One of the features that the center has is that it not only works on inclusion on the students’ part, but also extends its efforts to every part of the school community, by holding events and programs for faculty and staff as well.
For example, it often holds the Safe Zone program, a program dedicated for training faculty and staff to better understand the LGBT population on campus. Also, the center recently created a poster titled “Top 11 things that faculty and staff should know about LGBTQ lives in NYU.”
“Our belief is that to fully support our students, we first have to make a better campus,” France said. “That starts from educating faculty and staff.”
Professor Roberto Perino, who teaches Opera and Italian at NYU and identifies as gay, revealed that he never had any problem teaching and engaging with members at NYU as a gay person.
“I had no problem with introducing my partner Brian when I met people from school,” professor Perino said. “Also, both students and I have no problem with asking if they have same-sex partners in any of my classes.”
Many students acknowledge the endeavors of the school and professors for creating an inclusive educational environment.
“Professors usually do not call students Mr. or Mrs., making sure for transgender people to feel included,” said Mason Fitch, a student who studies at NYU School of Law.
Another feature of the center would be its location. As NYU is fully immersed in the city, it can bring in numerous important figures in the fields of LGBT activism derived from the diversity of LGBTQ organizations based in New York City.
“We are able to bring quality resources onto our campus that most of the universities in the rest of the world cannot easily acquire,” France said. “For us, it’s very accessible.”
Reciprocally, the center itself becomes a very good resource for LGBT communities in New York City as well as on campus.
“In a big city like New York City, the center is an indispensable place for the LGBT population at NYU and even for the LGBT communities outside,” said Collier-Pitts, a junior and an undergraduate student officer working at the center.
The center also works closely with numerous LGBT student organizations on campus. For example, students who have various interests gathered to create Real Queer Film Series, a program that brings in LGBT identified filmmakers. There are also numerous sports teams comprised of both LGBT students and allies.

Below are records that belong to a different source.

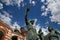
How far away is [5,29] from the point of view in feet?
94.7

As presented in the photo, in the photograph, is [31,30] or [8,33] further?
[8,33]

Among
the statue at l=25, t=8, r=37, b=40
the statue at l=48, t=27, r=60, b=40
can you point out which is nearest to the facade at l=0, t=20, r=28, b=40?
the statue at l=48, t=27, r=60, b=40

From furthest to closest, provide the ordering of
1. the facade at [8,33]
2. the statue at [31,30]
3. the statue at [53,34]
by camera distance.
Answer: the facade at [8,33] → the statue at [53,34] → the statue at [31,30]

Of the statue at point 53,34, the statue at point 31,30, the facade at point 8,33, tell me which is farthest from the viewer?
the facade at point 8,33

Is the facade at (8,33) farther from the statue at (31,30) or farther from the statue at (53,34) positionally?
the statue at (31,30)

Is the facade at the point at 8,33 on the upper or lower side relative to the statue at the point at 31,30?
upper

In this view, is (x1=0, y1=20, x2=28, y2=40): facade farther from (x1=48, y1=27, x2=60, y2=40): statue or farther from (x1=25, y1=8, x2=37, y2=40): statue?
(x1=25, y1=8, x2=37, y2=40): statue

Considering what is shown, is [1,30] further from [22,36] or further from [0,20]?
[22,36]

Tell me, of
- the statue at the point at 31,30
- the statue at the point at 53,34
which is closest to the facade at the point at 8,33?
the statue at the point at 53,34

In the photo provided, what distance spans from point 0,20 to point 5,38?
2.56 metres

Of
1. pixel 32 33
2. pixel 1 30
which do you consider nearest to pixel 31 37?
pixel 32 33

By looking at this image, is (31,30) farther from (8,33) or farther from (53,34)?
(8,33)

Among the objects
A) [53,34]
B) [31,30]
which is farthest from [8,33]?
[31,30]

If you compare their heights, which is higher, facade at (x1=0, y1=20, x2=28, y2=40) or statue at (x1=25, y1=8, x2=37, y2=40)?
facade at (x1=0, y1=20, x2=28, y2=40)
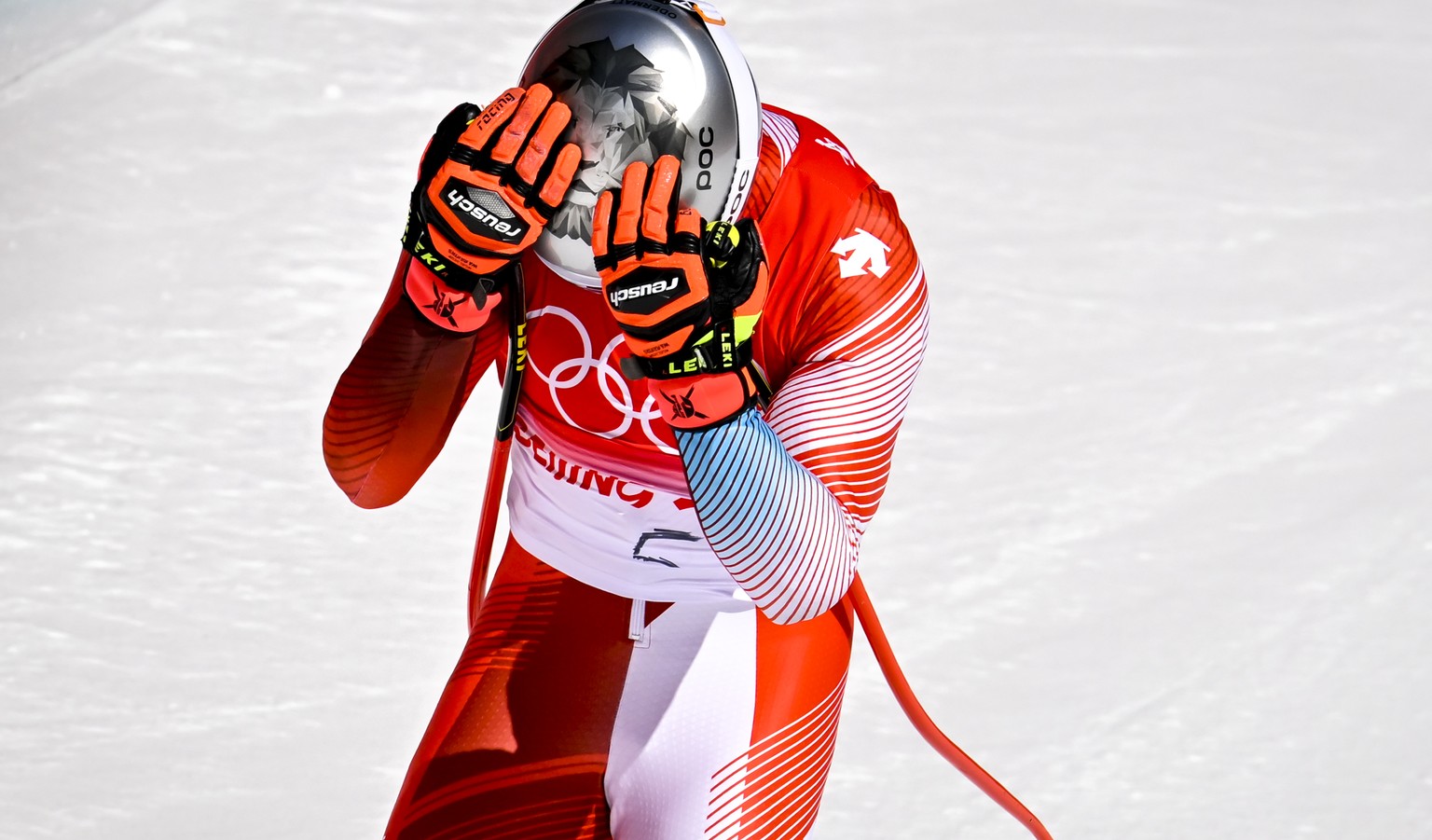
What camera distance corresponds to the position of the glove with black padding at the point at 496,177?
247cm

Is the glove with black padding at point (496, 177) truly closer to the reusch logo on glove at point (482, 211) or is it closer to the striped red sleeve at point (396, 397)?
the reusch logo on glove at point (482, 211)

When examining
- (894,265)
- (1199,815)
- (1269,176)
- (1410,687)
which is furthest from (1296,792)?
(1269,176)

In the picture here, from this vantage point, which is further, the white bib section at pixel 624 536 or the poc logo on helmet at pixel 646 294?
the white bib section at pixel 624 536

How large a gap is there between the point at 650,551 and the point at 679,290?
78 cm

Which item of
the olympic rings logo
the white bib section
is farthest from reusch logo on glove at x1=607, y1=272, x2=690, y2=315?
the white bib section

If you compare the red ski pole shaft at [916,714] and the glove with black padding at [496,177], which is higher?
the glove with black padding at [496,177]

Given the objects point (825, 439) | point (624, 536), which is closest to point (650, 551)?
point (624, 536)

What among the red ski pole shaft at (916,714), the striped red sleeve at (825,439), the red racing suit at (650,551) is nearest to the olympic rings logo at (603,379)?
the red racing suit at (650,551)

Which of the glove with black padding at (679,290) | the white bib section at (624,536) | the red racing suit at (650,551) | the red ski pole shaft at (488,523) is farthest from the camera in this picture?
the red ski pole shaft at (488,523)

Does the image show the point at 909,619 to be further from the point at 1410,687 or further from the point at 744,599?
the point at 744,599

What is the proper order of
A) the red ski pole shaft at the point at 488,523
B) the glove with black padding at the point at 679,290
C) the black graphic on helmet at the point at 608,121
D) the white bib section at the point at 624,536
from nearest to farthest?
the glove with black padding at the point at 679,290 → the black graphic on helmet at the point at 608,121 → the white bib section at the point at 624,536 → the red ski pole shaft at the point at 488,523

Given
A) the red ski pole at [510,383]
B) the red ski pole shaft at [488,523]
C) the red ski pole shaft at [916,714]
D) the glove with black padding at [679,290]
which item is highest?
the glove with black padding at [679,290]

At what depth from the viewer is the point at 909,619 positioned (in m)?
4.66

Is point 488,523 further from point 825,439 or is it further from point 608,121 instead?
point 608,121
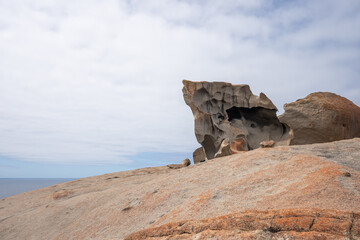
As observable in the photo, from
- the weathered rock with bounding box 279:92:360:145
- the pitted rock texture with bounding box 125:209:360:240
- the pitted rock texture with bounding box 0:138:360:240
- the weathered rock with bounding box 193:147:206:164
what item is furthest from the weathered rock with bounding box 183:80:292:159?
the pitted rock texture with bounding box 125:209:360:240

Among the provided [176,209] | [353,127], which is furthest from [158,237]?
[353,127]

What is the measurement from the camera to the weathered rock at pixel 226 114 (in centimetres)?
1809

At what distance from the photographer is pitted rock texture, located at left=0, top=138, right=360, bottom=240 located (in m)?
4.09

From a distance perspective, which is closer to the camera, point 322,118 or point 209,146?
point 322,118

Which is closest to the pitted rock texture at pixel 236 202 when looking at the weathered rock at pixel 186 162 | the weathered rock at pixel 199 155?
the weathered rock at pixel 186 162

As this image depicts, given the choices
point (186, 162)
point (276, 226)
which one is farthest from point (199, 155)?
point (276, 226)

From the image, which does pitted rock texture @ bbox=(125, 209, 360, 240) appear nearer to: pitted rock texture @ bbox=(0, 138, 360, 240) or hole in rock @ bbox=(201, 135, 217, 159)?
pitted rock texture @ bbox=(0, 138, 360, 240)

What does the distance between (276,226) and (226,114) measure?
14730mm

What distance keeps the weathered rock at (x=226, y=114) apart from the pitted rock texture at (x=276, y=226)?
43.9 ft

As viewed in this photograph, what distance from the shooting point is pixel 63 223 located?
892 centimetres

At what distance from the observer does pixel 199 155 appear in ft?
66.9

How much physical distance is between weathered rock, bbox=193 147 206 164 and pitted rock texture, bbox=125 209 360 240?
1549 centimetres

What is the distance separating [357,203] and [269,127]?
576 inches

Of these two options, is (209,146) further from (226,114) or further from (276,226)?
(276,226)
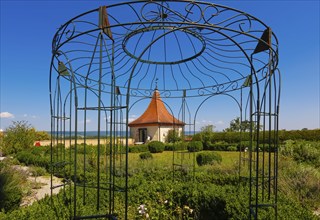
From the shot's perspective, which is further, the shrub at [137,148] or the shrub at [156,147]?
the shrub at [156,147]

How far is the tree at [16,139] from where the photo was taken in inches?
628

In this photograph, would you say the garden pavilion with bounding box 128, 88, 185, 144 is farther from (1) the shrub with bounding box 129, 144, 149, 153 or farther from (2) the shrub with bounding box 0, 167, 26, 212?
(2) the shrub with bounding box 0, 167, 26, 212

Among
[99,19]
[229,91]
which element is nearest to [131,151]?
[229,91]

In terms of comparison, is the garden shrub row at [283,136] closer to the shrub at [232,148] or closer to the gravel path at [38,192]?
the shrub at [232,148]

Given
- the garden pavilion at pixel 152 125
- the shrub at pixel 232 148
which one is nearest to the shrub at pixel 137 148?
the garden pavilion at pixel 152 125

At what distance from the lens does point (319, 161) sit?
10.4 m

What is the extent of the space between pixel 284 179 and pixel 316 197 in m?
0.82

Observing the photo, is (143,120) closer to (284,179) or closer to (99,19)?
(284,179)

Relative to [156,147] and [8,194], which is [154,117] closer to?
[156,147]

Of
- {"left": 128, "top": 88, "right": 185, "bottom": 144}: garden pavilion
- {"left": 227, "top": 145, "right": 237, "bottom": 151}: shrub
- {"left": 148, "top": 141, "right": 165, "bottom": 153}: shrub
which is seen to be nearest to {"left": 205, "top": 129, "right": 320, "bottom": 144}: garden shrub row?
{"left": 227, "top": 145, "right": 237, "bottom": 151}: shrub

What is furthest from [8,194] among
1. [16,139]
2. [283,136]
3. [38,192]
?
[283,136]

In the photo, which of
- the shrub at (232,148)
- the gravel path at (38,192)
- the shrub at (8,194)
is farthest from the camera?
the shrub at (232,148)

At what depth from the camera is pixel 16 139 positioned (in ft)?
53.2

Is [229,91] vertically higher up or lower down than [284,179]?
higher up
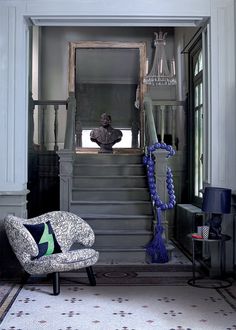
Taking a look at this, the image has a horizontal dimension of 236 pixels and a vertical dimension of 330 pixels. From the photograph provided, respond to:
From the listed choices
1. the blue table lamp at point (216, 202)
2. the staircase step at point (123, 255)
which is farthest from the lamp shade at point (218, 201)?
the staircase step at point (123, 255)

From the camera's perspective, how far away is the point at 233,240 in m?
5.30

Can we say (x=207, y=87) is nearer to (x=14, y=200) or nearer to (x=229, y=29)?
(x=229, y=29)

LaRiviere explains that having student groups composed mostly of LGBT students does not mean that they are different and should be separated from other students. Instead, students with various interests have gathered to create LGBT-friendly spaces for LGBT students and allies.
“I realized that students who identify themselves as LGBT don’t necessarily regard their sexual orientation or gender identity as the most important aspect out of all different identities that they have,” LaRiviere observed. “It could be just another facet of their identities that others become more aware of.”
France believes that as long as different forms of bias such as homophobia and heterosexism exist in the world, separate and independent centers dedicated for LGBT population should persist on campus.
“University is just another part of the world,” France stressed. “If there is a demand in society, that means there is also the same demand on campus. We have the responsibility to satisfy students’ needs.”